Obtaining the robot details: Information regarding interfaces, both hardware and software in the robot controller that could allow it to exchange data with the external environment. Determining interface techniques and methods of data exchange: Once the technique of tapping data from and sending data to the robot controller is determined, it is then possible to decide the methods to be used in exchanging data with the robot controller. Commands are constantly being sent to the robot controller to update the robotic variables (e.g., joint positions, gripper state, etc.). This information is in turn accessed over the network. The method of accessing the robotic variables is determined. This may mean choosing the programming language that allows the model to send and receive data using the same protocol.
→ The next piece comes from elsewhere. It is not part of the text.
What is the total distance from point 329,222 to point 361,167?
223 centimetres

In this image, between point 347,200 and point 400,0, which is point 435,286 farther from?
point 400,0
Under the Windows platform, common protocols are used for such data exchanges include: TCP/IP (transmission control protocol/internet protocol), DDE (dynamic data exchange), OLE (object linking and embedding) and ActiveX. Choosing the programming language to build the interface: The language chosen must suit the robotic application and should be able to use the data exchange protocol to communicate with the robot controller program as well as the Hand Gesture model. Building the Hand Gesture model and verifying the model behavior: Having chosen the programming language that will allow exchange of data into and out of the model, the next step is to build and verify against the physical system. Building the Hand Gesture channel interface: Having constructed the Hand Gesture model, codes are then inserted in the model to enable handshaking and data transfer to and from the interface program. Codes are also inserted into the program to do a similar function. It is not necessary at this stage to implement all the data variables, merely a few; to prototype the interface. Testing the Hand Gesture channel interface: The interface is tested until it is error-free. Building the channel-robot interface: Commands are being sent to the robot controller to enable this exchange of data. Codes are inserted into the program to do the same.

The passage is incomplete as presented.